= Yapılacaklar =
1 > Mustafa Evran'la yapılan röportaja göre Evran, 2011 yılında hangi ilçeye veteriner hekim olarak atandı?
2 > Mustafa Evran'la yapılan röportajı, son cümlesinden sonrasını yazarak sürdürün.

= Kaynak =
++++++++
VİDEO RÖPORTAJ: Erdal Divriklioğlu
Sizlere Mustafa Evran’dan bahsetmek istiyorum. 2011 yılında Erzurum’un Aşkale ilçesine, Tarım ve Orman Bakanlığı tarafından veteriner hekim olarak atandı. Ardından Aşkale İlçe Tarım Müdürlüğü'ne vekaleten baktı.
Sabah 5.30’da hayvan aşılamaya, öğlen traktör tepesinde arazide çalışmaya, akşam ise köylerde çiftçi ve üreticiye eğitim vererek günlerini durmaksızın geçiren Evran, Agro TV CEO’su Doğan Başaran’ın dikkatini çekti.
2016 yılında Agro TV’de “Farklı Müdür” programıyla 60 bölümü aşan bir yapım gerçekleştirmeye başladı. Tire İlçe Tarım Müdürlüğü görevine geldikten sonra da TV programlarına devam eden Evran, bu süreçte de durmadı. Tire’de İlçe Tarım Müdürü olduğu dönemde çiftçi ve üreticiye YouTube üzerinden canlı yayında 5.000’i aşkın kişiye eğitim verdi. Eğitim verdiği toplam kişi sayısı 30 bini aşan "Farklı Müdür" Mustafa Evran, Tire’de çiftçi ve üreticiyi teşvik eden bilgi yarışmaları da düzenledi.
Yaklaşık 8 ay önce Tire İlçe Tarım Müdürlüğü’nden istifa eden ve şimdi ise Tarım CAN A.Ş.’yi kurarak yoluna girişimci olarak devam eden Mustafa Evran’ı, www.izmiryasam.net olarak “Gel Konuşalım” programında konuk ettik. Tarım ve hayvancılığın bugününü, güncel konularını ve sorunlarını konuştuk.
İşte Mustafa Evran’ın açıklamalarından öne çıkanlar.
Farklı Müdür programı nasıl başladı?
++++++++
= Veri kayıtları =
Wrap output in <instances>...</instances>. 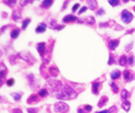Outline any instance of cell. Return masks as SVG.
<instances>
[{"instance_id": "cell-1", "label": "cell", "mask_w": 135, "mask_h": 113, "mask_svg": "<svg viewBox=\"0 0 135 113\" xmlns=\"http://www.w3.org/2000/svg\"><path fill=\"white\" fill-rule=\"evenodd\" d=\"M54 96L59 100H72L76 98V92L70 87L63 84L55 93Z\"/></svg>"}, {"instance_id": "cell-2", "label": "cell", "mask_w": 135, "mask_h": 113, "mask_svg": "<svg viewBox=\"0 0 135 113\" xmlns=\"http://www.w3.org/2000/svg\"><path fill=\"white\" fill-rule=\"evenodd\" d=\"M68 105L65 103H62V102H59V103H56L54 105V110L58 113H66L68 111Z\"/></svg>"}, {"instance_id": "cell-3", "label": "cell", "mask_w": 135, "mask_h": 113, "mask_svg": "<svg viewBox=\"0 0 135 113\" xmlns=\"http://www.w3.org/2000/svg\"><path fill=\"white\" fill-rule=\"evenodd\" d=\"M132 19H133V15L130 12H128V10H124L122 12V20L125 23L128 24V23H130L132 21Z\"/></svg>"}, {"instance_id": "cell-4", "label": "cell", "mask_w": 135, "mask_h": 113, "mask_svg": "<svg viewBox=\"0 0 135 113\" xmlns=\"http://www.w3.org/2000/svg\"><path fill=\"white\" fill-rule=\"evenodd\" d=\"M37 49H38L39 53L42 56H44L46 52V45L45 43H39V44H37Z\"/></svg>"}, {"instance_id": "cell-5", "label": "cell", "mask_w": 135, "mask_h": 113, "mask_svg": "<svg viewBox=\"0 0 135 113\" xmlns=\"http://www.w3.org/2000/svg\"><path fill=\"white\" fill-rule=\"evenodd\" d=\"M119 43H120V42H119L118 39H116V40H112V41L109 42L108 46H109V48H110L111 50H114V49H116L117 46L119 45Z\"/></svg>"}, {"instance_id": "cell-6", "label": "cell", "mask_w": 135, "mask_h": 113, "mask_svg": "<svg viewBox=\"0 0 135 113\" xmlns=\"http://www.w3.org/2000/svg\"><path fill=\"white\" fill-rule=\"evenodd\" d=\"M48 72H49V75H50L51 76H57V75H59V70H58V68H57L56 66L50 67L49 70H48Z\"/></svg>"}, {"instance_id": "cell-7", "label": "cell", "mask_w": 135, "mask_h": 113, "mask_svg": "<svg viewBox=\"0 0 135 113\" xmlns=\"http://www.w3.org/2000/svg\"><path fill=\"white\" fill-rule=\"evenodd\" d=\"M75 20H77V16H75L73 15H66L63 18V21L64 22H73Z\"/></svg>"}, {"instance_id": "cell-8", "label": "cell", "mask_w": 135, "mask_h": 113, "mask_svg": "<svg viewBox=\"0 0 135 113\" xmlns=\"http://www.w3.org/2000/svg\"><path fill=\"white\" fill-rule=\"evenodd\" d=\"M119 64H120V66H123V67H125V66H127V64H128V58H127L126 55H122V56L120 57V59H119Z\"/></svg>"}, {"instance_id": "cell-9", "label": "cell", "mask_w": 135, "mask_h": 113, "mask_svg": "<svg viewBox=\"0 0 135 113\" xmlns=\"http://www.w3.org/2000/svg\"><path fill=\"white\" fill-rule=\"evenodd\" d=\"M82 21L85 22V23H87V24H94L96 22L94 16H86L84 19H82Z\"/></svg>"}, {"instance_id": "cell-10", "label": "cell", "mask_w": 135, "mask_h": 113, "mask_svg": "<svg viewBox=\"0 0 135 113\" xmlns=\"http://www.w3.org/2000/svg\"><path fill=\"white\" fill-rule=\"evenodd\" d=\"M38 101H39V98H38L37 95H31V96L27 99V103H28V104H35V103H37Z\"/></svg>"}, {"instance_id": "cell-11", "label": "cell", "mask_w": 135, "mask_h": 113, "mask_svg": "<svg viewBox=\"0 0 135 113\" xmlns=\"http://www.w3.org/2000/svg\"><path fill=\"white\" fill-rule=\"evenodd\" d=\"M45 29H46V25L45 23H40L39 26L36 28V32L37 33H43V32L45 31Z\"/></svg>"}, {"instance_id": "cell-12", "label": "cell", "mask_w": 135, "mask_h": 113, "mask_svg": "<svg viewBox=\"0 0 135 113\" xmlns=\"http://www.w3.org/2000/svg\"><path fill=\"white\" fill-rule=\"evenodd\" d=\"M122 108L125 110V111H129V108H130V103L128 101H124L122 103Z\"/></svg>"}, {"instance_id": "cell-13", "label": "cell", "mask_w": 135, "mask_h": 113, "mask_svg": "<svg viewBox=\"0 0 135 113\" xmlns=\"http://www.w3.org/2000/svg\"><path fill=\"white\" fill-rule=\"evenodd\" d=\"M20 17H21V15H20L19 11H18V10H15V11L13 12V18H14L15 21H18V20H20Z\"/></svg>"}, {"instance_id": "cell-14", "label": "cell", "mask_w": 135, "mask_h": 113, "mask_svg": "<svg viewBox=\"0 0 135 113\" xmlns=\"http://www.w3.org/2000/svg\"><path fill=\"white\" fill-rule=\"evenodd\" d=\"M19 32H20V30H19L18 28L13 29L12 32H11V38H12V39H16V38L18 37V35H19Z\"/></svg>"}, {"instance_id": "cell-15", "label": "cell", "mask_w": 135, "mask_h": 113, "mask_svg": "<svg viewBox=\"0 0 135 113\" xmlns=\"http://www.w3.org/2000/svg\"><path fill=\"white\" fill-rule=\"evenodd\" d=\"M99 87H100V83H98V82H94V83H93V93L97 95V94L98 93Z\"/></svg>"}, {"instance_id": "cell-16", "label": "cell", "mask_w": 135, "mask_h": 113, "mask_svg": "<svg viewBox=\"0 0 135 113\" xmlns=\"http://www.w3.org/2000/svg\"><path fill=\"white\" fill-rule=\"evenodd\" d=\"M52 4H53V1L52 0H45L42 3V7L43 8H49Z\"/></svg>"}, {"instance_id": "cell-17", "label": "cell", "mask_w": 135, "mask_h": 113, "mask_svg": "<svg viewBox=\"0 0 135 113\" xmlns=\"http://www.w3.org/2000/svg\"><path fill=\"white\" fill-rule=\"evenodd\" d=\"M107 101H108V98H107V97H105V96L102 97V98L99 100V102H98V107H102V106L106 104Z\"/></svg>"}, {"instance_id": "cell-18", "label": "cell", "mask_w": 135, "mask_h": 113, "mask_svg": "<svg viewBox=\"0 0 135 113\" xmlns=\"http://www.w3.org/2000/svg\"><path fill=\"white\" fill-rule=\"evenodd\" d=\"M120 76H121V72H119V71H115L111 74V78L112 79H117Z\"/></svg>"}, {"instance_id": "cell-19", "label": "cell", "mask_w": 135, "mask_h": 113, "mask_svg": "<svg viewBox=\"0 0 135 113\" xmlns=\"http://www.w3.org/2000/svg\"><path fill=\"white\" fill-rule=\"evenodd\" d=\"M128 96H129V92H128V90L124 89V90L122 91V99H123L124 101H127V99L128 98Z\"/></svg>"}, {"instance_id": "cell-20", "label": "cell", "mask_w": 135, "mask_h": 113, "mask_svg": "<svg viewBox=\"0 0 135 113\" xmlns=\"http://www.w3.org/2000/svg\"><path fill=\"white\" fill-rule=\"evenodd\" d=\"M21 96H22V93H13L12 94V97H13V99L15 100V101H19L20 99H21Z\"/></svg>"}, {"instance_id": "cell-21", "label": "cell", "mask_w": 135, "mask_h": 113, "mask_svg": "<svg viewBox=\"0 0 135 113\" xmlns=\"http://www.w3.org/2000/svg\"><path fill=\"white\" fill-rule=\"evenodd\" d=\"M5 75H7V69H6V68L4 67V65L2 64V65H1V80L4 79Z\"/></svg>"}, {"instance_id": "cell-22", "label": "cell", "mask_w": 135, "mask_h": 113, "mask_svg": "<svg viewBox=\"0 0 135 113\" xmlns=\"http://www.w3.org/2000/svg\"><path fill=\"white\" fill-rule=\"evenodd\" d=\"M124 77H125V79L127 80V81H129V79H130V71H128V70H126L125 72H124Z\"/></svg>"}, {"instance_id": "cell-23", "label": "cell", "mask_w": 135, "mask_h": 113, "mask_svg": "<svg viewBox=\"0 0 135 113\" xmlns=\"http://www.w3.org/2000/svg\"><path fill=\"white\" fill-rule=\"evenodd\" d=\"M39 95H40L42 98H45V97H46V96L48 95V92H47L46 89H42V90H40Z\"/></svg>"}, {"instance_id": "cell-24", "label": "cell", "mask_w": 135, "mask_h": 113, "mask_svg": "<svg viewBox=\"0 0 135 113\" xmlns=\"http://www.w3.org/2000/svg\"><path fill=\"white\" fill-rule=\"evenodd\" d=\"M30 21H31L30 18H26V19H24L23 22H22V29H26V27L28 26V24L30 23Z\"/></svg>"}, {"instance_id": "cell-25", "label": "cell", "mask_w": 135, "mask_h": 113, "mask_svg": "<svg viewBox=\"0 0 135 113\" xmlns=\"http://www.w3.org/2000/svg\"><path fill=\"white\" fill-rule=\"evenodd\" d=\"M88 3H89V6H90V8H91V10H95L96 9V7H97V1H88Z\"/></svg>"}, {"instance_id": "cell-26", "label": "cell", "mask_w": 135, "mask_h": 113, "mask_svg": "<svg viewBox=\"0 0 135 113\" xmlns=\"http://www.w3.org/2000/svg\"><path fill=\"white\" fill-rule=\"evenodd\" d=\"M110 86L112 87V90H113V92H114V93H116V94H117V93L119 92V88H118V86H117L114 82H111V83H110Z\"/></svg>"}, {"instance_id": "cell-27", "label": "cell", "mask_w": 135, "mask_h": 113, "mask_svg": "<svg viewBox=\"0 0 135 113\" xmlns=\"http://www.w3.org/2000/svg\"><path fill=\"white\" fill-rule=\"evenodd\" d=\"M128 63L130 66H133V65H134V56H133V55H130V56L128 58Z\"/></svg>"}, {"instance_id": "cell-28", "label": "cell", "mask_w": 135, "mask_h": 113, "mask_svg": "<svg viewBox=\"0 0 135 113\" xmlns=\"http://www.w3.org/2000/svg\"><path fill=\"white\" fill-rule=\"evenodd\" d=\"M4 2H5L6 5H8V6H10V7H13V6L15 4L16 1H15V0H8V1H4Z\"/></svg>"}, {"instance_id": "cell-29", "label": "cell", "mask_w": 135, "mask_h": 113, "mask_svg": "<svg viewBox=\"0 0 135 113\" xmlns=\"http://www.w3.org/2000/svg\"><path fill=\"white\" fill-rule=\"evenodd\" d=\"M108 3H109L111 6H117V5H119L120 1H118V0H109Z\"/></svg>"}, {"instance_id": "cell-30", "label": "cell", "mask_w": 135, "mask_h": 113, "mask_svg": "<svg viewBox=\"0 0 135 113\" xmlns=\"http://www.w3.org/2000/svg\"><path fill=\"white\" fill-rule=\"evenodd\" d=\"M113 63H115V58H114L113 55L110 53V55H109V61H108V65H112Z\"/></svg>"}, {"instance_id": "cell-31", "label": "cell", "mask_w": 135, "mask_h": 113, "mask_svg": "<svg viewBox=\"0 0 135 113\" xmlns=\"http://www.w3.org/2000/svg\"><path fill=\"white\" fill-rule=\"evenodd\" d=\"M86 11H87V7H86V6H83V7L80 9V11H78V14L81 15L82 13H84V12H86Z\"/></svg>"}, {"instance_id": "cell-32", "label": "cell", "mask_w": 135, "mask_h": 113, "mask_svg": "<svg viewBox=\"0 0 135 113\" xmlns=\"http://www.w3.org/2000/svg\"><path fill=\"white\" fill-rule=\"evenodd\" d=\"M84 109H85V112H90L92 110V106L91 105H85Z\"/></svg>"}, {"instance_id": "cell-33", "label": "cell", "mask_w": 135, "mask_h": 113, "mask_svg": "<svg viewBox=\"0 0 135 113\" xmlns=\"http://www.w3.org/2000/svg\"><path fill=\"white\" fill-rule=\"evenodd\" d=\"M14 83H15V80H14L13 78H11V79H9V80L7 81V85H8V86H12Z\"/></svg>"}, {"instance_id": "cell-34", "label": "cell", "mask_w": 135, "mask_h": 113, "mask_svg": "<svg viewBox=\"0 0 135 113\" xmlns=\"http://www.w3.org/2000/svg\"><path fill=\"white\" fill-rule=\"evenodd\" d=\"M27 111H28V113H37L38 112V110H37L36 108H28Z\"/></svg>"}, {"instance_id": "cell-35", "label": "cell", "mask_w": 135, "mask_h": 113, "mask_svg": "<svg viewBox=\"0 0 135 113\" xmlns=\"http://www.w3.org/2000/svg\"><path fill=\"white\" fill-rule=\"evenodd\" d=\"M103 14H104V10H103V9H99V10L97 12V15H102Z\"/></svg>"}, {"instance_id": "cell-36", "label": "cell", "mask_w": 135, "mask_h": 113, "mask_svg": "<svg viewBox=\"0 0 135 113\" xmlns=\"http://www.w3.org/2000/svg\"><path fill=\"white\" fill-rule=\"evenodd\" d=\"M131 47H132V43H130L129 45H128L126 46V51H129V50L131 49Z\"/></svg>"}, {"instance_id": "cell-37", "label": "cell", "mask_w": 135, "mask_h": 113, "mask_svg": "<svg viewBox=\"0 0 135 113\" xmlns=\"http://www.w3.org/2000/svg\"><path fill=\"white\" fill-rule=\"evenodd\" d=\"M78 8H79V4H75V5H73V7H72V11L75 12V11H77Z\"/></svg>"}, {"instance_id": "cell-38", "label": "cell", "mask_w": 135, "mask_h": 113, "mask_svg": "<svg viewBox=\"0 0 135 113\" xmlns=\"http://www.w3.org/2000/svg\"><path fill=\"white\" fill-rule=\"evenodd\" d=\"M13 113H22V111L19 108H15V109H13Z\"/></svg>"}, {"instance_id": "cell-39", "label": "cell", "mask_w": 135, "mask_h": 113, "mask_svg": "<svg viewBox=\"0 0 135 113\" xmlns=\"http://www.w3.org/2000/svg\"><path fill=\"white\" fill-rule=\"evenodd\" d=\"M111 111V109H109V110H102V111H99V112H96V113H110Z\"/></svg>"}, {"instance_id": "cell-40", "label": "cell", "mask_w": 135, "mask_h": 113, "mask_svg": "<svg viewBox=\"0 0 135 113\" xmlns=\"http://www.w3.org/2000/svg\"><path fill=\"white\" fill-rule=\"evenodd\" d=\"M63 28H64V25H62V26H56V27H55L56 30H61V29H63Z\"/></svg>"}, {"instance_id": "cell-41", "label": "cell", "mask_w": 135, "mask_h": 113, "mask_svg": "<svg viewBox=\"0 0 135 113\" xmlns=\"http://www.w3.org/2000/svg\"><path fill=\"white\" fill-rule=\"evenodd\" d=\"M68 1H65V3H64V6H63V11H64V9L66 8V6H67V4H68Z\"/></svg>"}, {"instance_id": "cell-42", "label": "cell", "mask_w": 135, "mask_h": 113, "mask_svg": "<svg viewBox=\"0 0 135 113\" xmlns=\"http://www.w3.org/2000/svg\"><path fill=\"white\" fill-rule=\"evenodd\" d=\"M133 31H134V29H130V30H128V34H131Z\"/></svg>"}, {"instance_id": "cell-43", "label": "cell", "mask_w": 135, "mask_h": 113, "mask_svg": "<svg viewBox=\"0 0 135 113\" xmlns=\"http://www.w3.org/2000/svg\"><path fill=\"white\" fill-rule=\"evenodd\" d=\"M134 11H135V6H134Z\"/></svg>"}]
</instances>
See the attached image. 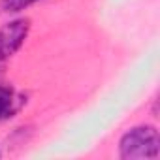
++++++++
= Sonuçlar =
1 > Erzurum'un Aşkale ilçesine atandı.

2 >
“2011 yılında Erzurum’un Aşkale ilçesinde Tarım ve Orman Bakanlığında Veteriner Hekim olarak göreve başladım. 2016 yılında ilçe tarım müdürlüğüne vekaleten bakarken “Farklı Müdür” kavramı ortaya çıktı. Ülkemizde genel olarak tüm kesimlerde sevmediğim bir yön var; masa başında çok iyi konuşuruz ama konu aksiyon almaya geldiğinde konuştuğumuzla kalırız. Kamuda, özel sektörde ve toplumsal olarak böyleyiz. Ben her zaman konuştuğumuz şeylerin hayata geçirilmesi tarafında yer almaya çalıştım. Hayata bakışım hep bu oldu. "Farklı Müdür" kavramı da Aşkale’deyken ortaya çıktı. Normalde neden devlet memuru olunur diye sorduğumda, genelde az çalışmak, mesai saatlerinin belli olması ve garantili bir iş cevabını alırız. Bizde, memurlukta bu genel tanımlamalara rağmen tarım teşkilatı devamlı aktif olmak zorunda; ülkemizin tarım ve hayvancılığı için kamunun ciddi bir iş yükü var. Erzurum’da sabah 5.30-6.00’da hayvan aşılmaya gidiyorduk. Kamuda, arkasında rulo balya silaj makinası olan 150 beygir traktöre sahip tek yer bizdik. İlçe tarımın makina ve ekipman parkımız vardı. Bu farklı bir şey değil; farklı olan, bu makinayı benim kullanmam ve gece gündüz demeden çalışmamdı. Bölgede mera hayvancılığı olduğu için akşamları da aşıya giderdik. İşin sonunda köylere gitmişken oradaki üreticilere de eğitim veriyorduk. Şu anda AGRO TV’nin CEO’su Doğan Başaran Bey, “Normalde müdürler odasında oturur, protokolü ağırlar; sana bakıyorum sabah aşıdasın, öğlen arazidesin, akşam tekrar sahadasın” diyerek bu durumu fark etti ve "Farklı Müdür" adı böyle ortaya çıktı. Doğan Bey, bu programın isim babası oldu. Aslında bizim yaptıklarımız normal; insanlarımız masa başında oturan, devamlı kurumda oturan bir memur şablonuna alışık olduğu için, üreticiler bizi sahada görünce “Bu müdür nasıl müdür böyle?” diye teveccüh gösterdiler. Yoksa ben farklı olduğumu düşünmüyorum; çünkü bir ilçe tarım müdürünün sahada, üreticiyle birlikte olması kadar doğal bir şey olamaz. Ama bizde tam tersi olduğu için, 2020 yılında Tire’ye ilçe tarım müdürü olarak geldiğimde, sabah aşı yapmak için ahıra gidiyorduk. Üretici, benim ilçe tarım müdürü olduğuma inanmadı; çünkü üzerimde veteriner hekim kıyafeti, ayağımda çizme vardı. Ahırına gitmiştim ve insanlar ilçe tarım müdürü olduğuma inanmadılar.”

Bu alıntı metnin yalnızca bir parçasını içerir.